# YOUR TASK
One range is to be output from the listing below, exactly as written: the line with "Fatboy Slim - The Pimp EP '2002 - Album" to the line with "Pulsera Sendero", both kept.

[EXERCISE DATA Boundary: Start]

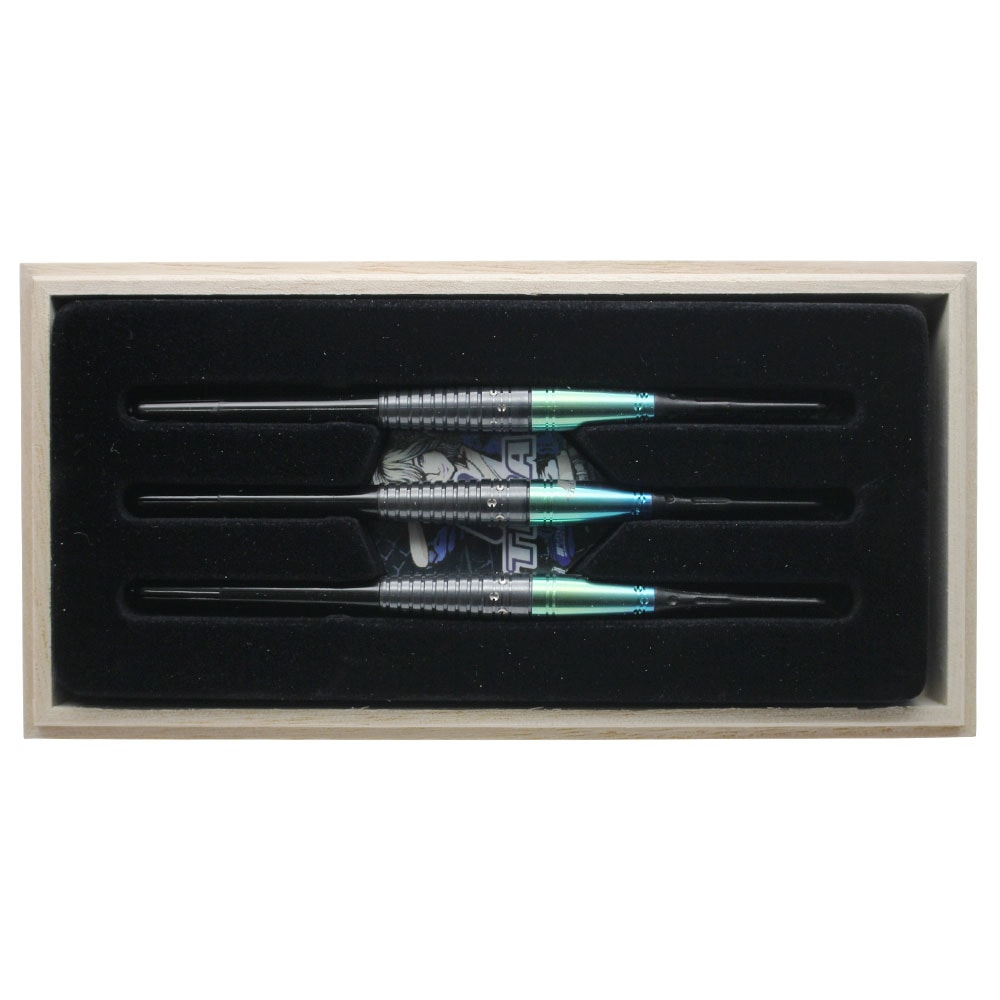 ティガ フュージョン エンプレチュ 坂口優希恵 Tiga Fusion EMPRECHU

[EXERCISE DATA Boundary: End]
[EXERCISE DATA Boundary: Start]

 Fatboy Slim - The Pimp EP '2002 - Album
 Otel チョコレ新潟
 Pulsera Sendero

[EXERCISE DATA Boundary: End]

# REPLY
 Fatboy Slim - The Pimp EP '2002 - Album
 Otel チョコレ新潟
 Pulsera Sendero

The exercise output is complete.